Supplied text
....

Tony studied International Political Economy, focusing his research on issues of economic equity, inequality and development studies. Currently based in Cape Town, Tony's experience with GIVE has sent him across the globe, giving him the opportunity to apply his coursework in the real world in rural communities throughout Nicaragua, Tanzania and Laos.
What is your favorite travel memory?
Arriving in Jiquilillo, Nicaragua in 2016, I felt different. It no longer felt as though I was visiting a place or taking a trip somewhere, but rather, returning home. Upon my arrival, old friends were there to greet me with hugs and lots of chisme to share and, as I walked through the village, I could hear my name through the crash of ocean waves and from behind mangrove thickets.
Starting up conversation was easy: I knew everyone's name, they all knew mine. The kids jumped on my shoulders like old times and made fun of me like they would an older brother. This arrival was one of the most heart-warming because it is when I realized that this place was home. This is one of my favorite travel memories because it was one of the first times that I felt comfortable enough to call a space home that was so far-removed from everything I'd known.

....

Collected data

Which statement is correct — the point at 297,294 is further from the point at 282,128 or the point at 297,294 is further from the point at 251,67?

....

Set problem A
Name the countries the profile of Tony says his work with GIVE took him to.
Set problem B
Pick up the profile of Tony after its final sentence and carry it forward.

Task answer A
Nicaragua, Tanzania, Laos

Task answer B
How have you changed/grown since working for your current company?
I have changed and grown immeasurably. A wide-eyed 18-year-old embarked on the trip of a lifetime to Nicaragua in 2013, not knowing that he'd soon find his passion. I remember arriving in Jiquilillo for the first time and thinking to myself "this is what I want to do" and, since that moment, I worked very hard to make that happen.
Some of the biggest lessons I learned early on while working with GIVE were lessons in patience, adaptability and improvisation. As the years passed and I became a powerful and confident leader, I delved deeper into the communities that welcomed us each year, getting to know the people with whom I used machetes to chop down trees with daily. Some of my favorite memories have been listening to the stories of men and women in remote villages like Jiquilillo and Sop Chem, and I mean really listening. Through acts of sharing and love, they have taught me so much about respect and humanity that I will carry with me forever.
One of the most profound lessons I've learned (and am still learning) is that I come from a place of privilege, and it is my obligation to use that privilege to give a voice to those who are otherwise unheard. A beautiful part about GIVE is that it inspires me to continue growing indefinitely, as I learn more and more with every day I pass in one of these remote villages.
What is the best story you've heard from a return student?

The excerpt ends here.